SUPPLIED INFORMATION:
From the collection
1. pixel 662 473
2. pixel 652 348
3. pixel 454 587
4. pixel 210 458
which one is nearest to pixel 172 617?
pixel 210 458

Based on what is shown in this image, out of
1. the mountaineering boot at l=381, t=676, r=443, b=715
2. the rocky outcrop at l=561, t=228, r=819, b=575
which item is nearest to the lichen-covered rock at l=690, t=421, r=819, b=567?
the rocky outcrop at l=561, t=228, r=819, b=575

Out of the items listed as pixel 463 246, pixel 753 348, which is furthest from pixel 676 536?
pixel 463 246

* * *

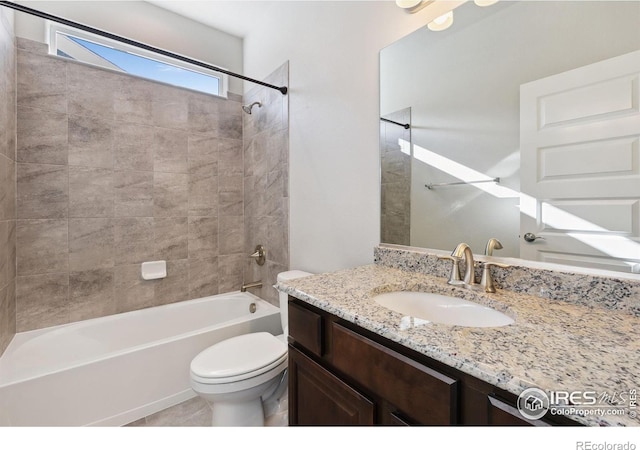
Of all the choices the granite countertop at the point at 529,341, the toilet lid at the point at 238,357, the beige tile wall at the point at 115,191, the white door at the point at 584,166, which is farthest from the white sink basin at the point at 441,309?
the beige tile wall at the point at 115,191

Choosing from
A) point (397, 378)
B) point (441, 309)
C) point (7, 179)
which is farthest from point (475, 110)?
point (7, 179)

---

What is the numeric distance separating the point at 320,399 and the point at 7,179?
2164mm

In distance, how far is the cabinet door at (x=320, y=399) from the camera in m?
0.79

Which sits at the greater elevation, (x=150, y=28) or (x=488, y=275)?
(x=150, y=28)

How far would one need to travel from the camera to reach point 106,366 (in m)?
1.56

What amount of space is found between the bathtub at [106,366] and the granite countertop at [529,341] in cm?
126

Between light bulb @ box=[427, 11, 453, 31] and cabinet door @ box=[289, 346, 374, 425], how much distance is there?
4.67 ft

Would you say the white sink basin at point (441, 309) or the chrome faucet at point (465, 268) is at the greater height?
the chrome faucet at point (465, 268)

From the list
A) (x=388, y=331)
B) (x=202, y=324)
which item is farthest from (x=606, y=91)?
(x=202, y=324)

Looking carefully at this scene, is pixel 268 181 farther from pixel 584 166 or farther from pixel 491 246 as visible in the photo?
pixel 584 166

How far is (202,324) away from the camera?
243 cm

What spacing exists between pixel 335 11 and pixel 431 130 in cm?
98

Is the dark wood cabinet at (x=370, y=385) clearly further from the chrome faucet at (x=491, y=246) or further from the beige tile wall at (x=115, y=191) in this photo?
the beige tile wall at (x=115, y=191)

SHORT PROBLEM: List each line of the records above that contains the word "nearest", copying every such line in full.

EXERCISE OUTPUT:
which one is nearest to pixel 172 617?
which item is nearest to the lichen-covered rock at l=690, t=421, r=819, b=567?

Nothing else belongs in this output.